## Directive
Copy the rows from the one containing "Time of clock at [452,136,476,158]: 4:35" through the last row, inclusive, leaving out the pictures.

** Start of Data excerpts **

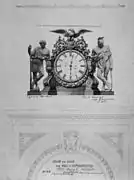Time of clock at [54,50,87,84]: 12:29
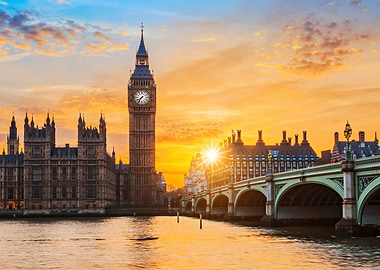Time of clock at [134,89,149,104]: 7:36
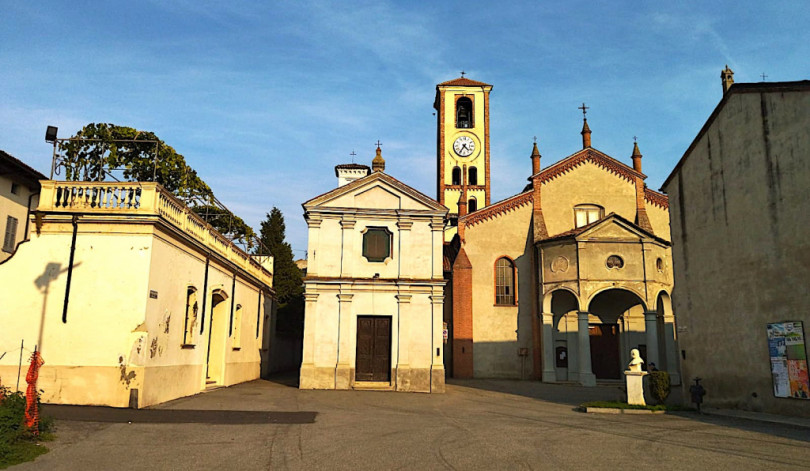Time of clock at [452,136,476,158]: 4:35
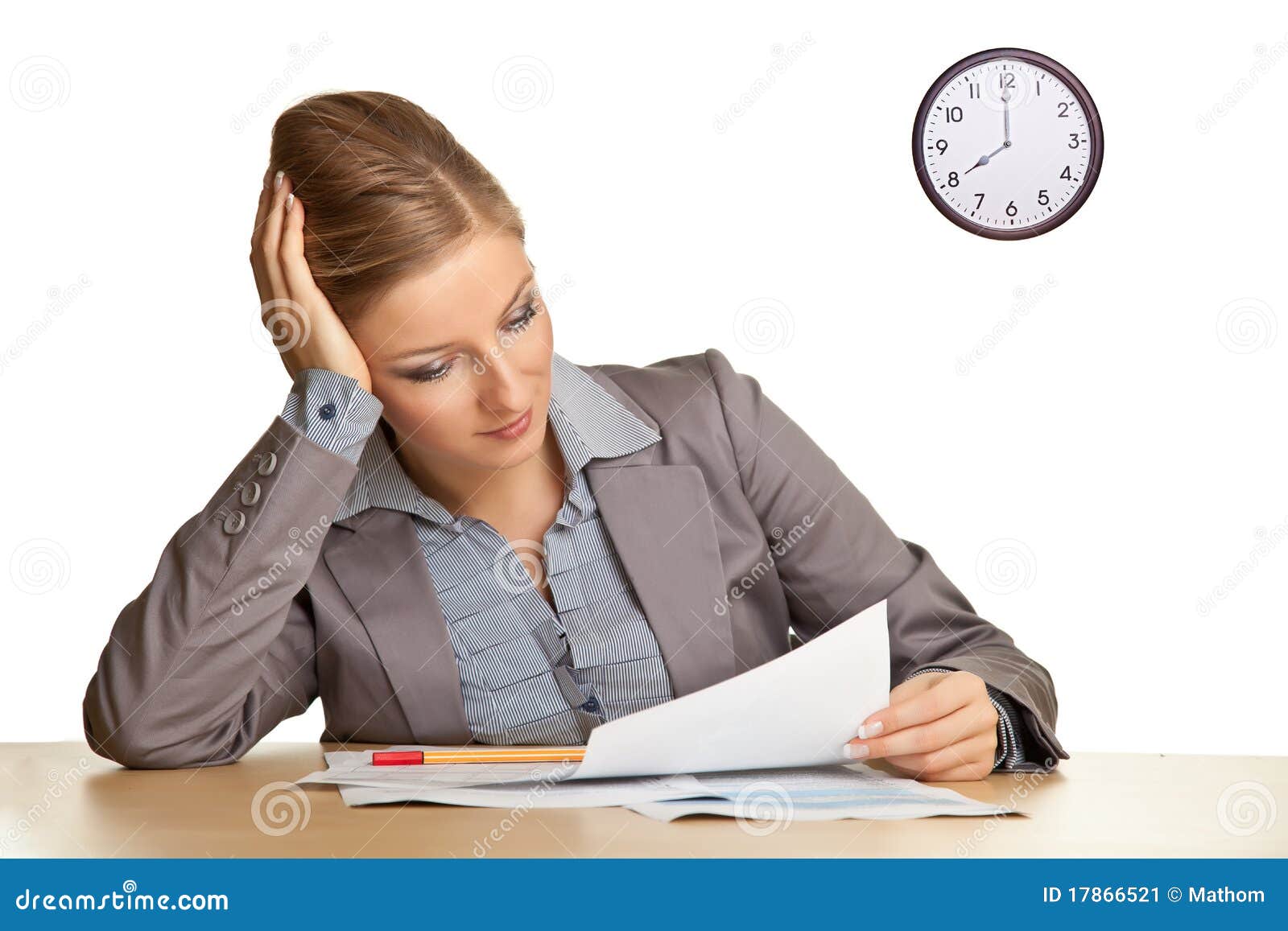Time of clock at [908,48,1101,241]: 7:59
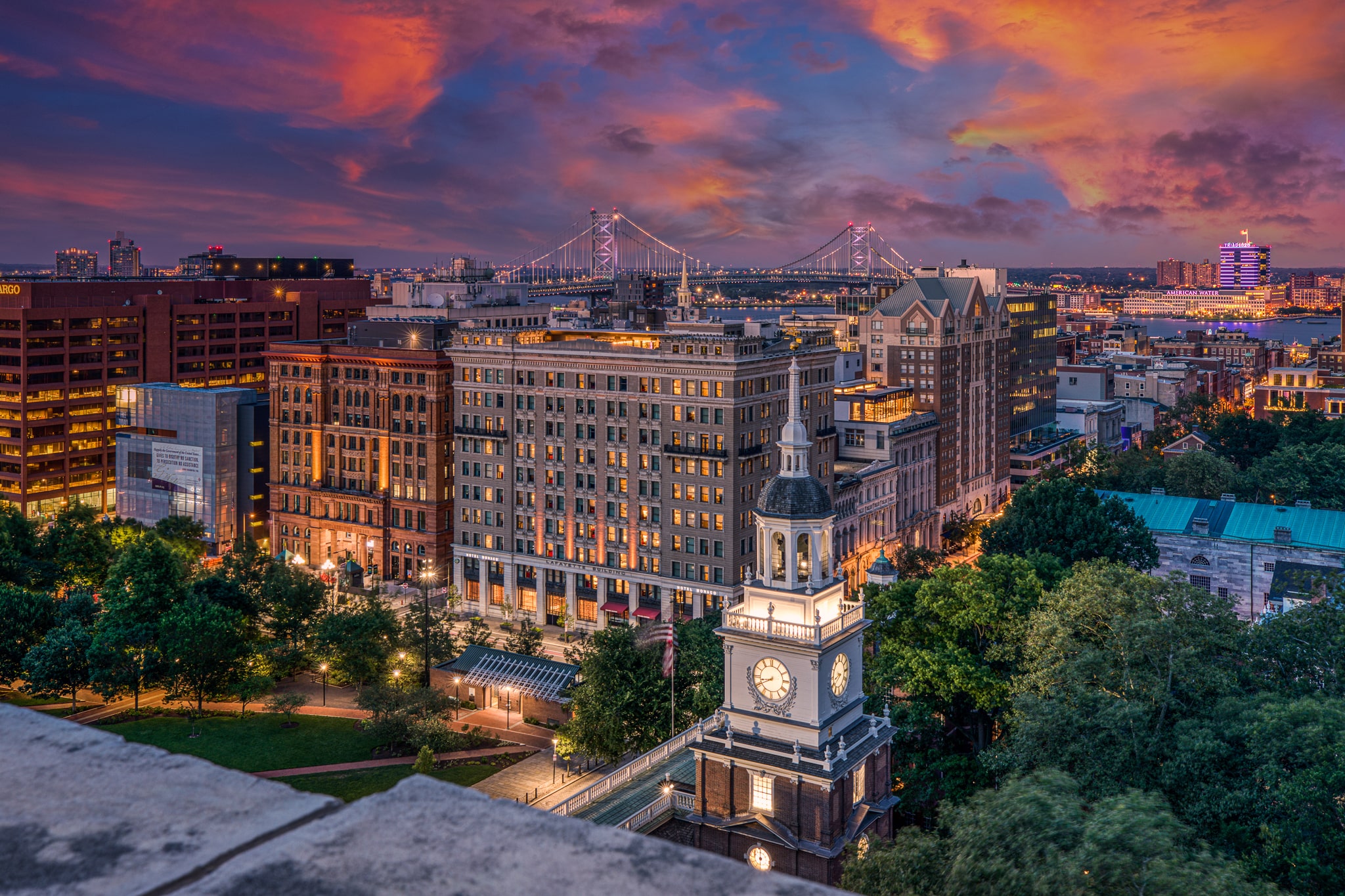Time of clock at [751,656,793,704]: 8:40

** End of Data excerpts **

## Final result
Time of clock at [452,136,476,158]: 4:35
Time of clock at [908,48,1101,241]: 7:59
Time of clock at [751,656,793,704]: 8:40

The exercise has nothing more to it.